**Problem to solve**
Quote the data below in full, minus the images.

**Data**
______________________________

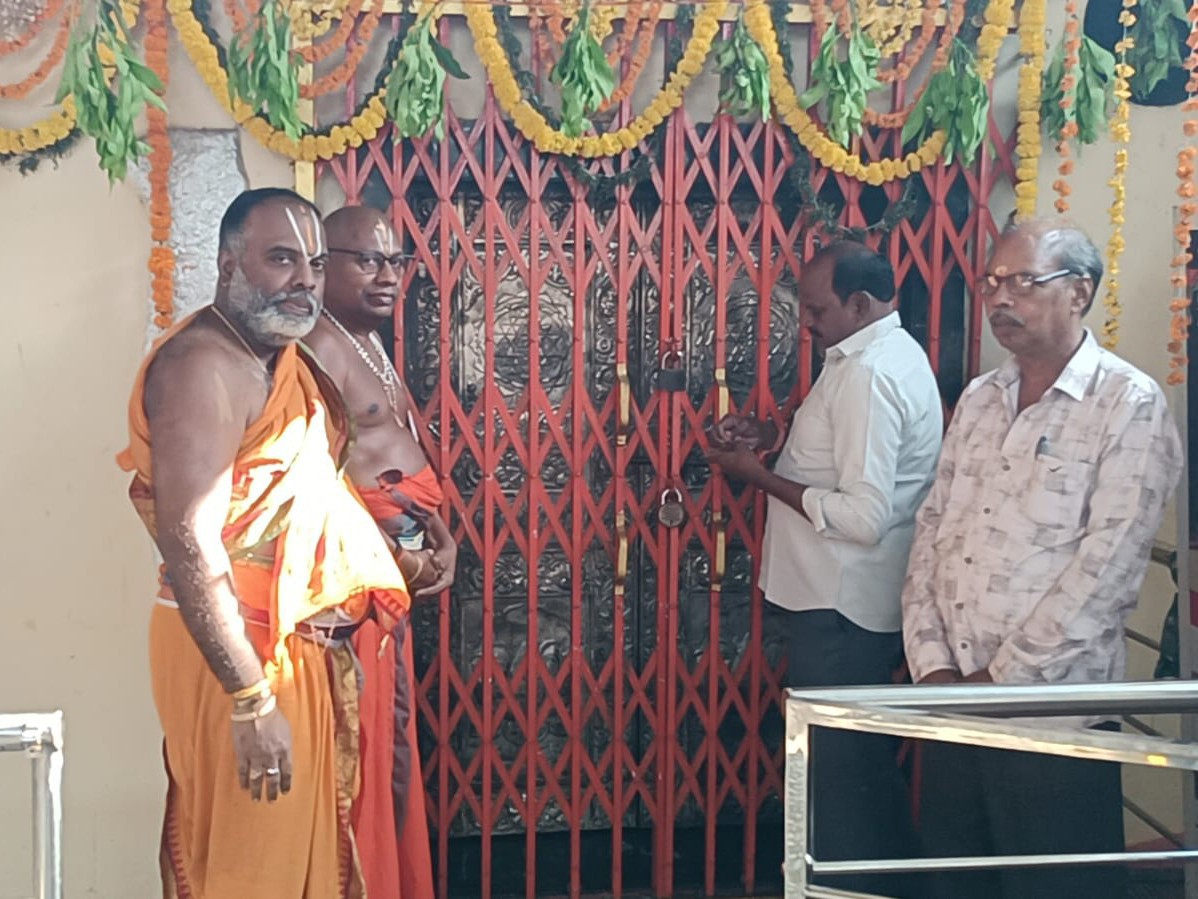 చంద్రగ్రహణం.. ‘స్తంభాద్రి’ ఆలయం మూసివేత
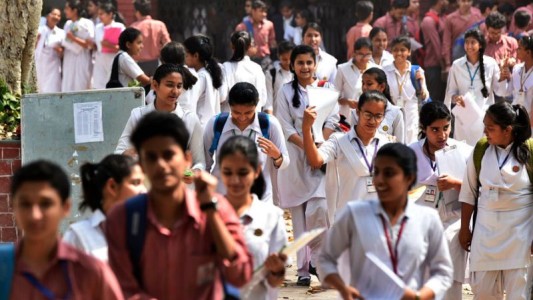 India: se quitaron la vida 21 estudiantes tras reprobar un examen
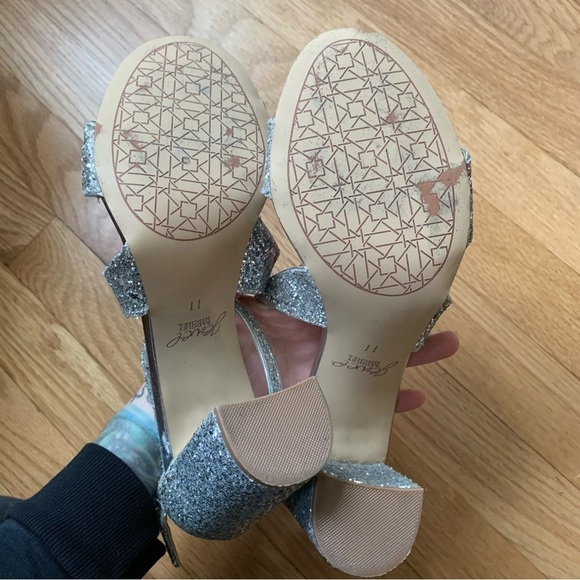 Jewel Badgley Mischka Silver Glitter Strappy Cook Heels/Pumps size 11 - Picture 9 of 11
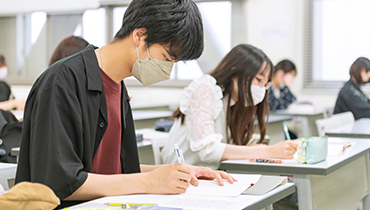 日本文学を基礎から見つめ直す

______________________________

**Answer section**
 చంద్రగ్రహణం.. ‘స్తంభాద్రి’ ఆలయం మూసివేత
 India: se quitaron la vida 21 estudiantes tras reprobar un examen
 Jewel Badgley Mischka Silver Glitter Strappy Cook Heels/Pumps size 11 - Picture 9 of 11
 日本文学を基礎から見つめ直す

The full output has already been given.